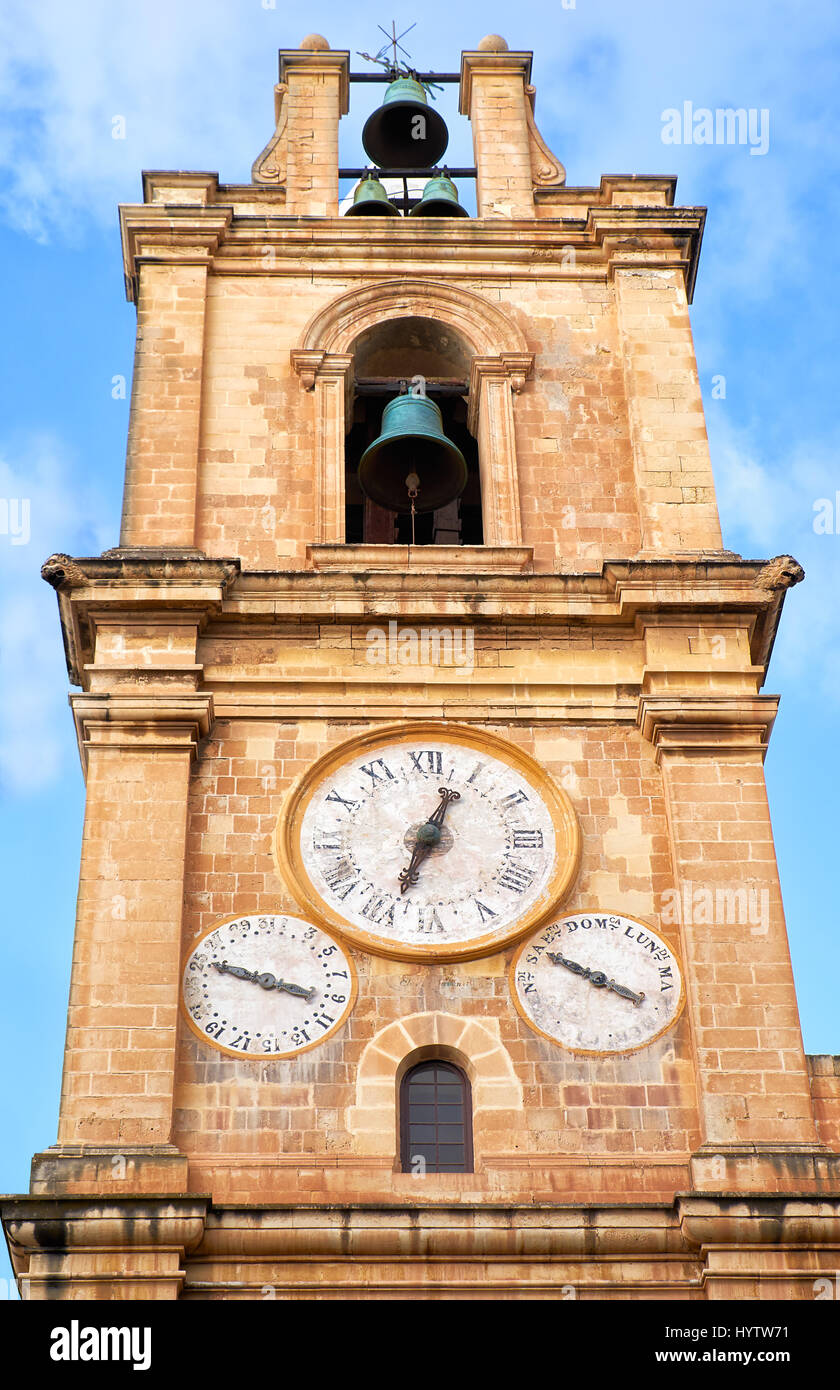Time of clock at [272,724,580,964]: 12:33
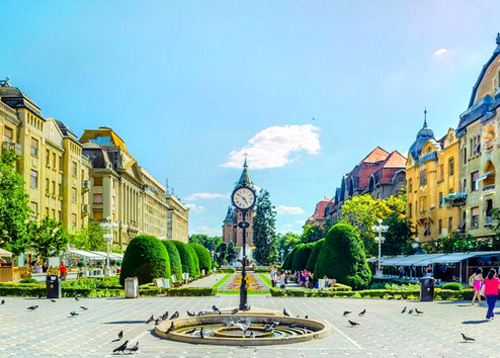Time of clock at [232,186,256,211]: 4:50
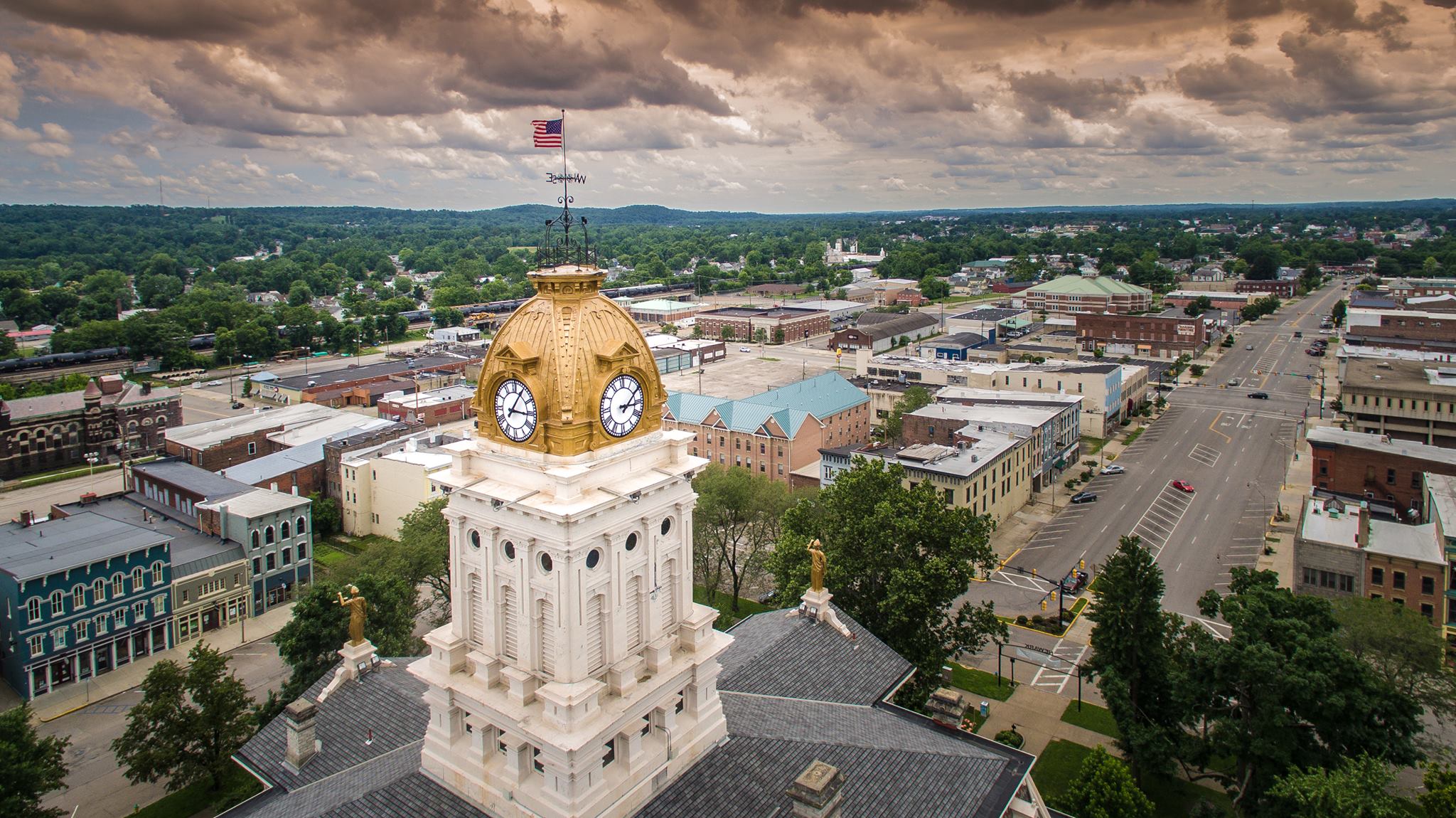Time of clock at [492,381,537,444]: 3:05
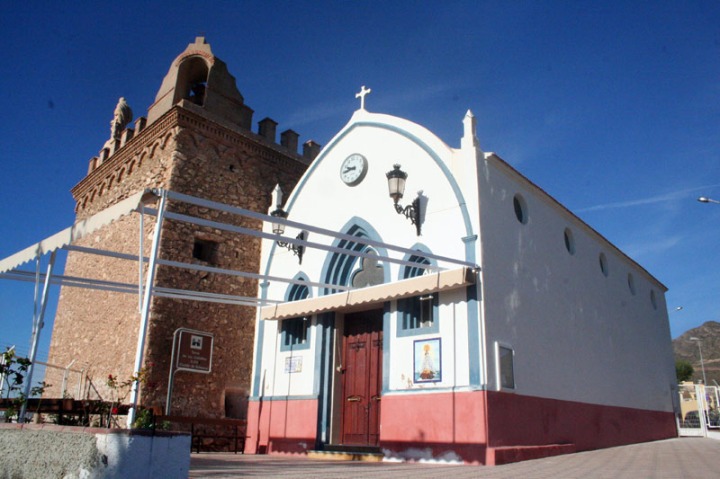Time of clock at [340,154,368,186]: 9:44
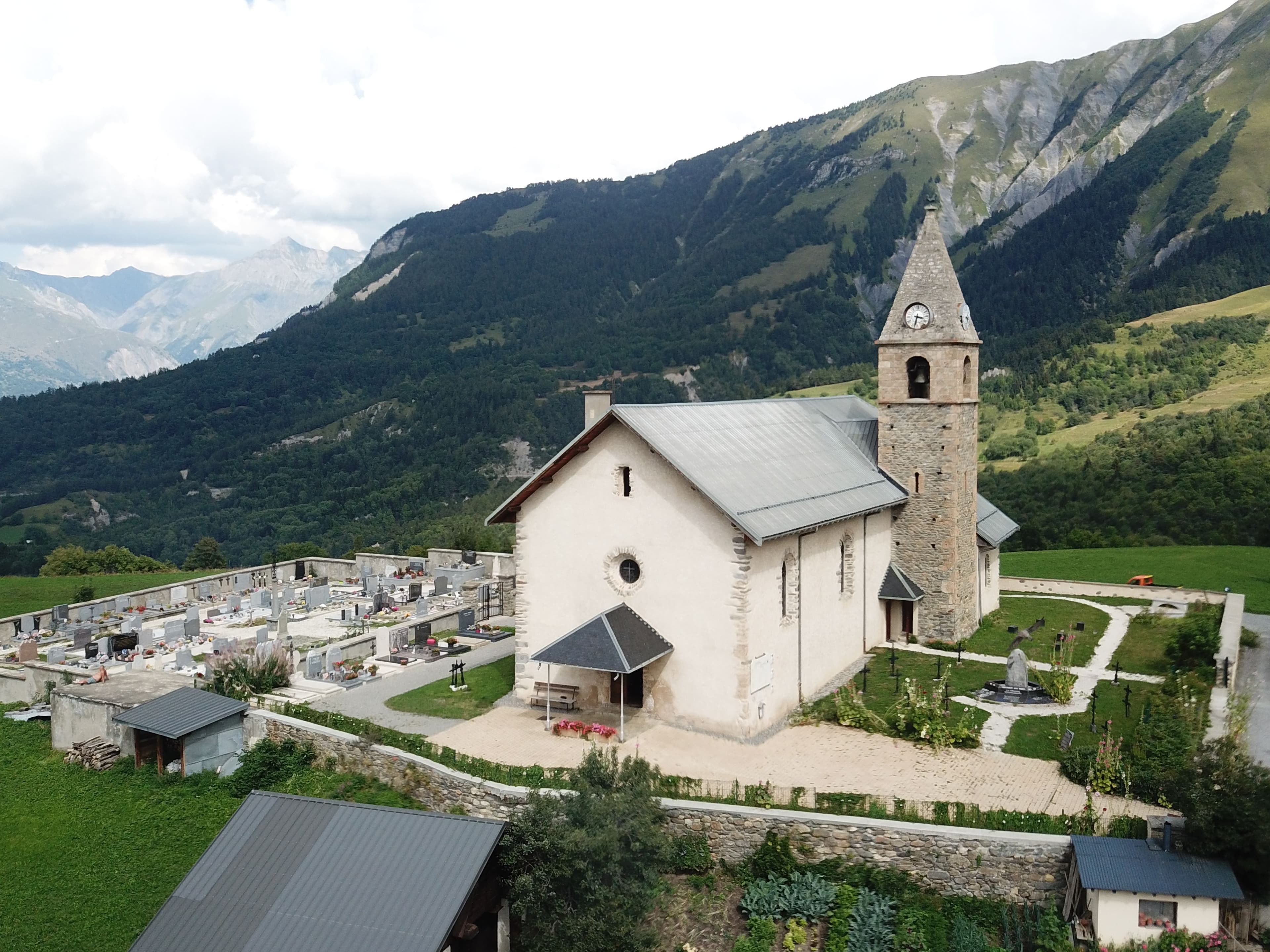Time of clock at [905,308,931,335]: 3:32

= = = = = = =

Exercise: Copy each of the five rows above word for word, but leave out the pictures.

Answer to this problem:
Time of clock at [272,724,580,964]: 12:33
Time of clock at [232,186,256,211]: 4:50
Time of clock at [492,381,537,444]: 3:05
Time of clock at [340,154,368,186]: 9:44
Time of clock at [905,308,931,335]: 3:32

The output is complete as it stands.